---------- Passage to read
I had only been in Israel for 16 days on October 7, living on a kibbutz north of Haifa. I was scared and confused, my parents even more so. After a few days, I was on a plane to London, leaving the gap year I had anticipated for years. Suddenly though it didn’t feel as important. Seeing the images and videos of the Hamas attack made me feel glad to be anywhere else.
In December, I was reunited with the rest of my friends and counselors in South Africa, where we worked at a camp for a month. After finishing the camp we had a ten-day break and I went to Spain to see my family. Just before leaving to return to Israel, I received the news that my madricha Rebecca, who had just returned to serve in reserves, passed away suddenly from sinusitis that led to a brain infection.
--------------------
_Tasks and exercises_
1) Answer these questions about the gap-year account:
(a) How many days had the writer been in Israel on October 7?
(b) In which country did the writer see family during the ten-day break?
(c) For how long did the group work at the camp in South Africa?
2) Copy the portion of the gap-year account between "I had only been" and "be anywhere else.", inclusive.
None of the material is needed for the work on this page.
---------- Record excerpts
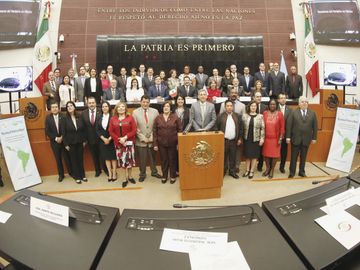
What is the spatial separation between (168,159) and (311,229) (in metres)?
4.02

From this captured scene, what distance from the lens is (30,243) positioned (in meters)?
1.18

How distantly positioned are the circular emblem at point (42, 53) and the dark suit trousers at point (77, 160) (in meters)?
5.15

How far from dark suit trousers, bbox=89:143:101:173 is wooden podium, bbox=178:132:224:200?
188cm

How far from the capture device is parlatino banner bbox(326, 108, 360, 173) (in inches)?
220

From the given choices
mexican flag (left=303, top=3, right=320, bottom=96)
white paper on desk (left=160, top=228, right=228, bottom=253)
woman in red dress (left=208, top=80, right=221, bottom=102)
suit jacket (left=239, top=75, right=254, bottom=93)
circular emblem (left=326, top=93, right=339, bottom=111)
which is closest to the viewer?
white paper on desk (left=160, top=228, right=228, bottom=253)

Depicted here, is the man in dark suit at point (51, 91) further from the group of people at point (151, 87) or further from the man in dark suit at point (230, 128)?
the man in dark suit at point (230, 128)

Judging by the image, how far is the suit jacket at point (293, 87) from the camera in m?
7.61

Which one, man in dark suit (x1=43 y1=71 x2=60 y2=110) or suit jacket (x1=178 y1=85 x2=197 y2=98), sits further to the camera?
man in dark suit (x1=43 y1=71 x2=60 y2=110)

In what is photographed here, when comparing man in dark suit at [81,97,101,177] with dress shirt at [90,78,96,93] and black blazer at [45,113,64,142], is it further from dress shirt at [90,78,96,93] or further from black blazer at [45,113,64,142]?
dress shirt at [90,78,96,93]

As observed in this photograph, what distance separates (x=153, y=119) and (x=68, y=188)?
1833 millimetres

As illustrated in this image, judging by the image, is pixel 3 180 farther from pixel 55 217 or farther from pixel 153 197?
pixel 55 217

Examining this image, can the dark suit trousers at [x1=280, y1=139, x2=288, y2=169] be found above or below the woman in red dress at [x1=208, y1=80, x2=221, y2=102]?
below

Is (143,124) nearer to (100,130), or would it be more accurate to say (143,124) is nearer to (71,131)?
(100,130)

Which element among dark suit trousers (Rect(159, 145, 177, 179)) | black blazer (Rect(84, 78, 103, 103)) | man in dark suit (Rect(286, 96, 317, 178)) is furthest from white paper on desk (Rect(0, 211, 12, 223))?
black blazer (Rect(84, 78, 103, 103))
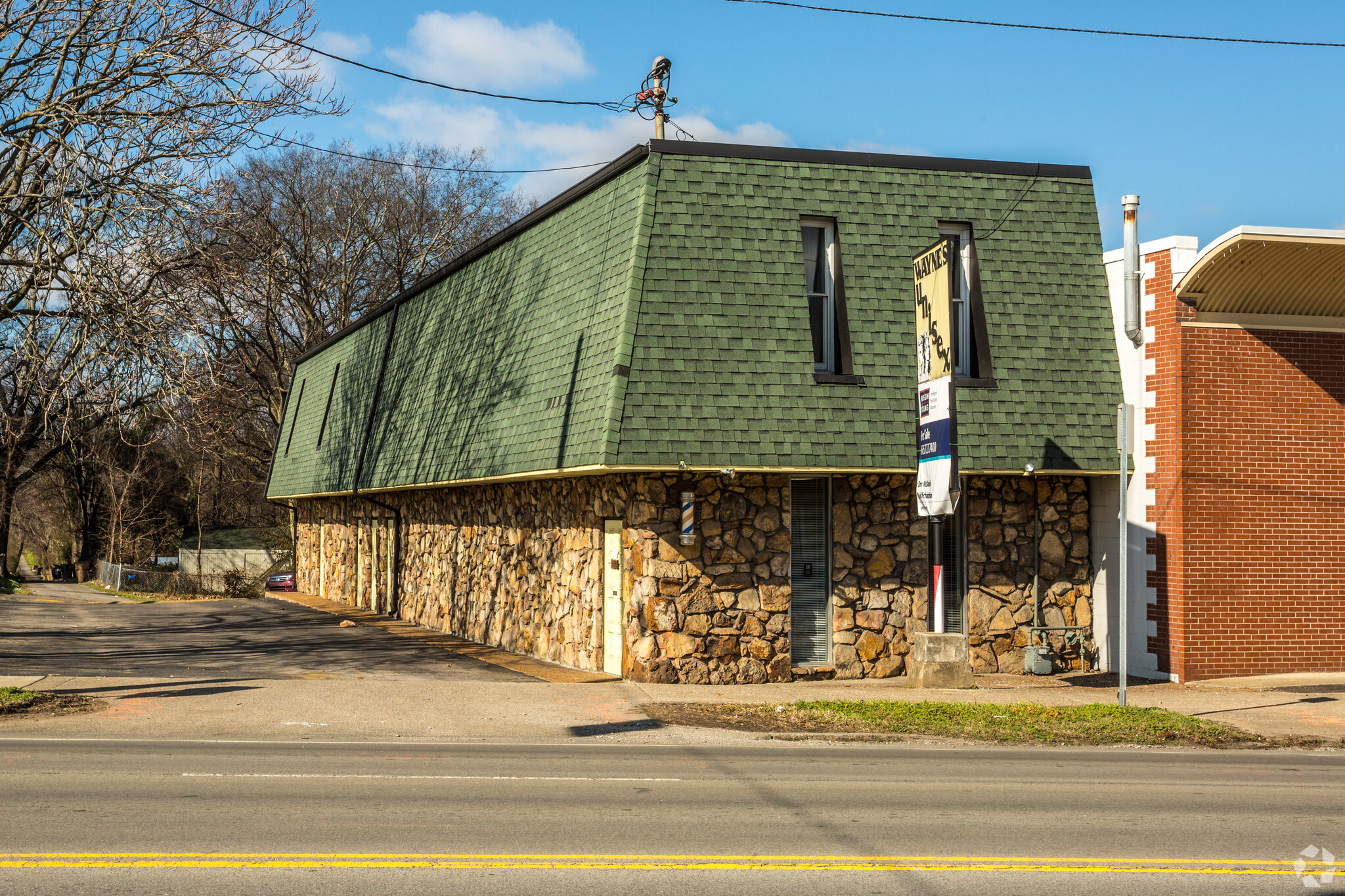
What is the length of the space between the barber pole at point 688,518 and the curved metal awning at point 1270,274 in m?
7.35

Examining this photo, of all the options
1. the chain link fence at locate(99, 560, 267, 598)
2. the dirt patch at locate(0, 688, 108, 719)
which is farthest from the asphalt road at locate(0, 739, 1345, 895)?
the chain link fence at locate(99, 560, 267, 598)

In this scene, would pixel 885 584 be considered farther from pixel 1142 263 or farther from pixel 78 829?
pixel 78 829

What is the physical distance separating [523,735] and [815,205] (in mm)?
8690

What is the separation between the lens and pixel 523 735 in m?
12.3

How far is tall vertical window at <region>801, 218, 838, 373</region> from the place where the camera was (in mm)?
16656

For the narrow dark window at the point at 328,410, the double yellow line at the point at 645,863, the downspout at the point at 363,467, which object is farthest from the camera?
the narrow dark window at the point at 328,410

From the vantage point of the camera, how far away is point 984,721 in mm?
12844

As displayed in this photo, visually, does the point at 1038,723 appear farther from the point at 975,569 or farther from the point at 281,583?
the point at 281,583

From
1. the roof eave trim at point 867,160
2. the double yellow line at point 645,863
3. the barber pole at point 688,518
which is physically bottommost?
the double yellow line at point 645,863

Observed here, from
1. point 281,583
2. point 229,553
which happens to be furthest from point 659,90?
point 229,553

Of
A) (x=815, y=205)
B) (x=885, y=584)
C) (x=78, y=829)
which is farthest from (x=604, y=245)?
(x=78, y=829)

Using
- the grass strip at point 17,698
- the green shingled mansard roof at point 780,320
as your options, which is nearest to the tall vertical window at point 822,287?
the green shingled mansard roof at point 780,320

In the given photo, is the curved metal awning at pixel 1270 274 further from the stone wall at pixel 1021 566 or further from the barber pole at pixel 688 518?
the barber pole at pixel 688 518

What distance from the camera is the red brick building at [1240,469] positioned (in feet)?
52.4
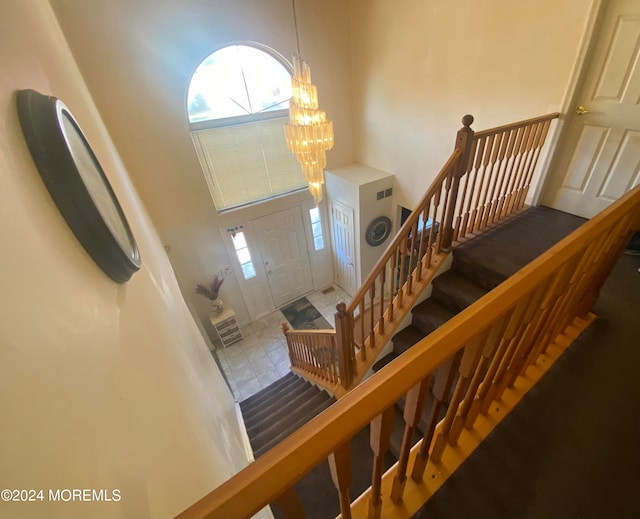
--------------------
_Numbered responses_
1)
(a) 16 days
(b) Spain
(c) A month

2)
I had only been in Israel for 16 days on October 7, living on a kibbutz north of Haifa. I was scared and confused, my parents even more so. After a few days, I was on a plane to London, leaving the gap year I had anticipated for years. Suddenly though it didn’t feel as important. Seeing the images and videos of the Hamas attack made me feel glad to be anywhere else.